There are three future directions we would like to propose. The first one is we believe inclusion of sleeping information (sleeping duration, sleeping quality, etc.) can be helpful in improving depressive episode detection performance. Existing literature [13] suggested sleeping disturbance and depressed mood are equivalently important and tied for the first place in discriminating less severe and more severe individuals. The sleeping information is not overlapped in neither symptom or time with daily affective states, as a result, it has a great potential be source of complementary features to the ones used in this study. The second is data of randomized clinical trials (RCTs) should be applied in future depressive episode model fitting.
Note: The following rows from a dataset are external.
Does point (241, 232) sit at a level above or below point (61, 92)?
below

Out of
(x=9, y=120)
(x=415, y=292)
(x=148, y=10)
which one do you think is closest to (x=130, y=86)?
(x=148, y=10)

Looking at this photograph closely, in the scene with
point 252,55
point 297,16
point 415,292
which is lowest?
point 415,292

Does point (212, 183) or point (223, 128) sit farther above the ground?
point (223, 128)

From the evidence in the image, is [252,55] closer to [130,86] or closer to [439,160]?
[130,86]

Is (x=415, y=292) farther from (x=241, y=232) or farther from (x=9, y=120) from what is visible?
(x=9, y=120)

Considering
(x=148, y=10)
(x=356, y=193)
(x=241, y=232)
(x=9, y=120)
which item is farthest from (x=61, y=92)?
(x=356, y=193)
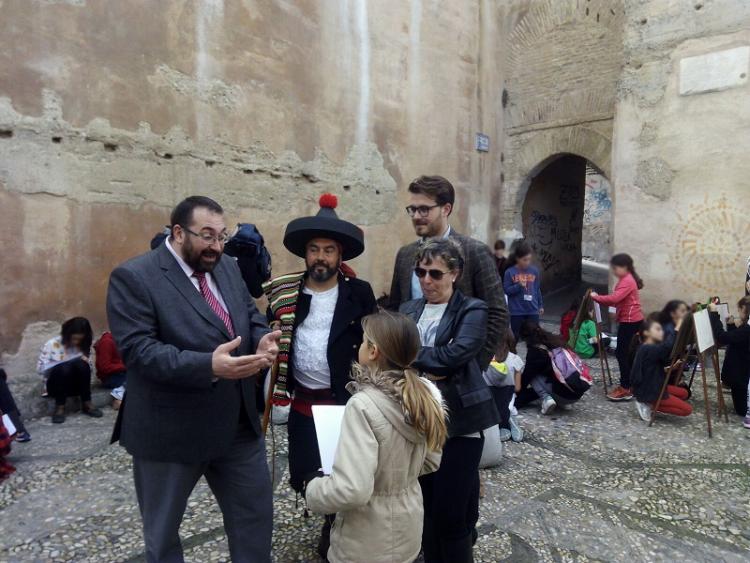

Because RCTs are usually better designed in randomization and confounder control and with frequently performed professional assessments. All these conditions are helpful in fitting models with better performance. The third one is, inspired by lately published study report[54], how demographic information, especially age, to be applied in the similar approach as this study should be further explored.
Conclusion
This article proposed a 2-level structured machine-learning-based depressive episode detection framework. RRI derived features were employed to fit daily affective experience models. With the time-series output of these models, depressive episode deep learning models were fitted. The best model achieved an average accuracy of 77% and a maximum accuracy of 88%. Minimal number of data source and data quality was used to meet the demand of most launched budget-friendly smartwatches. We validated the technical route of using micro-level symptoms to approach the diagnoses in macro-level in depressive episode, and believe this can be generalized to greater mental health application. DMV was recognized to be a potential critical role in depressed and health participants differentiation. Individually normalization for RRI derived features can significantly improve daily affective states prediction accuracy. Future study should be focused on integrating sleep information with current features and employing data from RCTs to promote classification performance.
ACKNOWLEDGMENTS
All adult subjects and parents of minor subjects gave their informed consent for inclusion before they participated in the study. The study was conducted in accordance with the Declaration of Helsinki, and the protocol was approved by the Ethics Committee of Institute of Psychology, Chinese Academy of Sciences.